**What you should do**
Whenever a picture appears, omit it, and set down everything else in the records exactly.

**Dataset content**

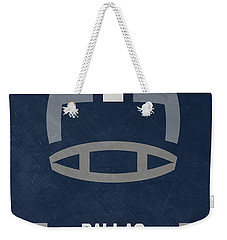 Dallas Cowboys Vintage Art Weekender Tote Bag by Joe Hamilton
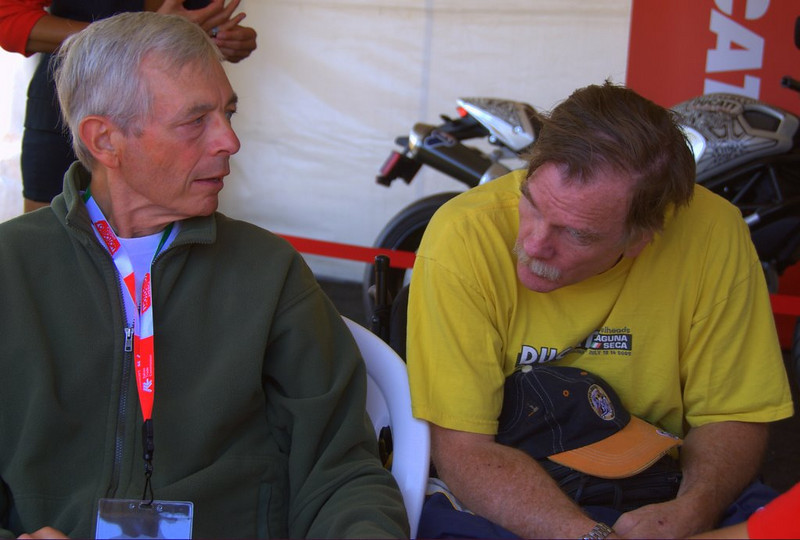 Phil Schilling and Paul Ritter. Two of the few Americans that have experienced the top step of a Superbike podium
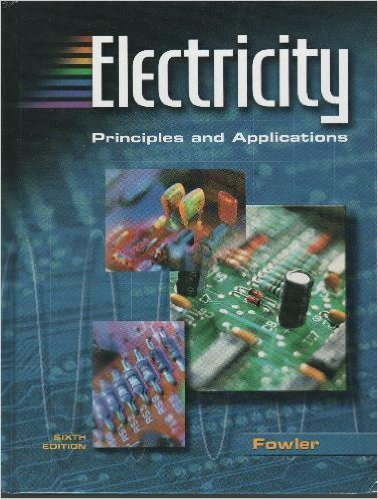 9780078262869: Electricity; Principles and Applications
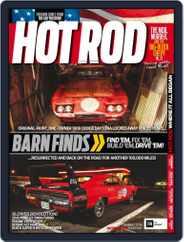 Hot Rod (Digital) Subscription September 1st, 2015 Issue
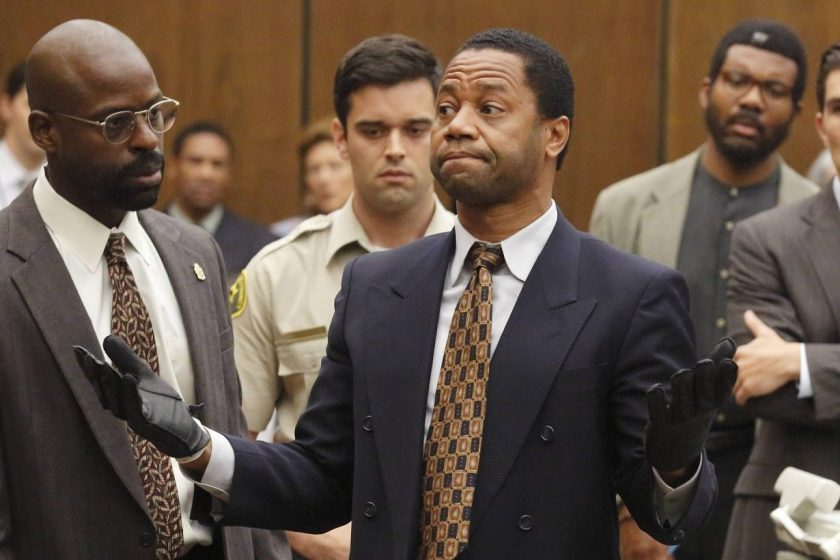 From left: Sterling K. Brown as Christopher Darden, Cuba Gooding, Jr. as O.J. Simpson 'The People v. O.J. Simpson: American Crime Story'. (Ray Mickshaw/FX)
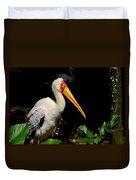 Yellow Billed Stork Peers At Camera Duvet Cover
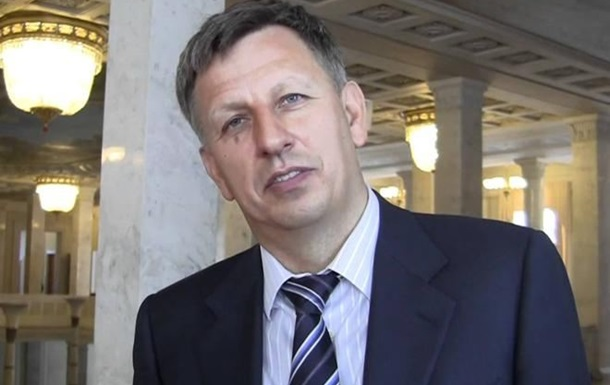 Макеенко отказался от заработной платы киевского городского головы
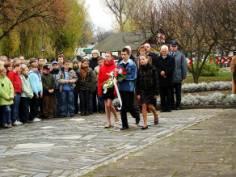 Delegacja Szkoły Podstawowej w Grabowie nad Prosną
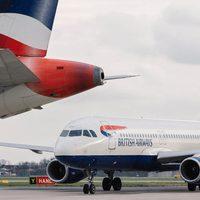 Még több járattal indul neki a jövő nyárnak Budapesten a British Airways!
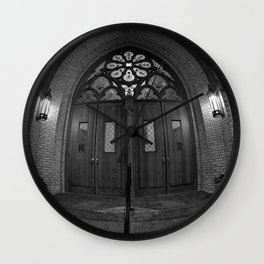 Church Doors B&W Wall Clock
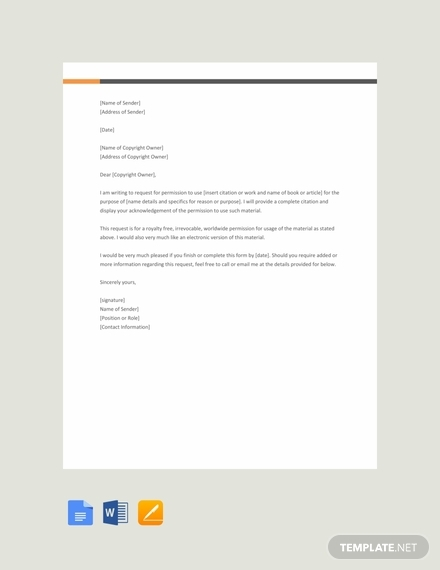 free permission request letter template 440x570 1
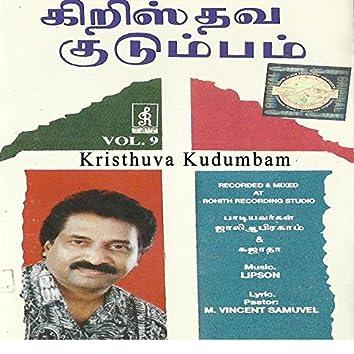 Kristhuva Kudumbam, Vol. 9
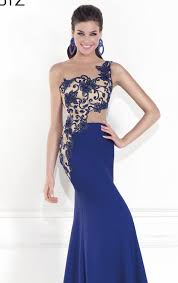 Fitted Bodice Dress Remarkable Evening Gown Fitted Bodice Stunning Sheer Beading Royal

**Exercise result**
 Dallas Cowboys Vintage Art Weekender Tote Bag by Joe Hamilton
 Phil Schilling and Paul Ritter. Two of the few Americans that have experienced the top step of a Superbike podium
 9780078262869: Electricity; Principles and Applications
 Hot Rod (Digital) Subscription September 1st, 2015 Issue
 From left: Sterling K. Brown as Christopher Darden, Cuba Gooding, Jr. as O.J. Simpson 'The People v. O.J. Simpson: American Crime Story'. (Ray Mickshaw/FX)
 Yellow Billed Stork Peers At Camera Duvet Cover
 Макеенко отказался от заработной платы киевского городского головы
 Delegacja Szkoły Podstawowej w Grabowie nad Prosną
 Még több járattal indul neki a jövő nyárnak Budapesten a British Airways!
 Church Doors B&W Wall Clock
 free permission request letter template 440x570 1
 Kristhuva Kudumbam, Vol. 9
 Fitted Bodice Dress Remarkable Evening Gown Fitted Bodice Stunning Sheer Beading Royal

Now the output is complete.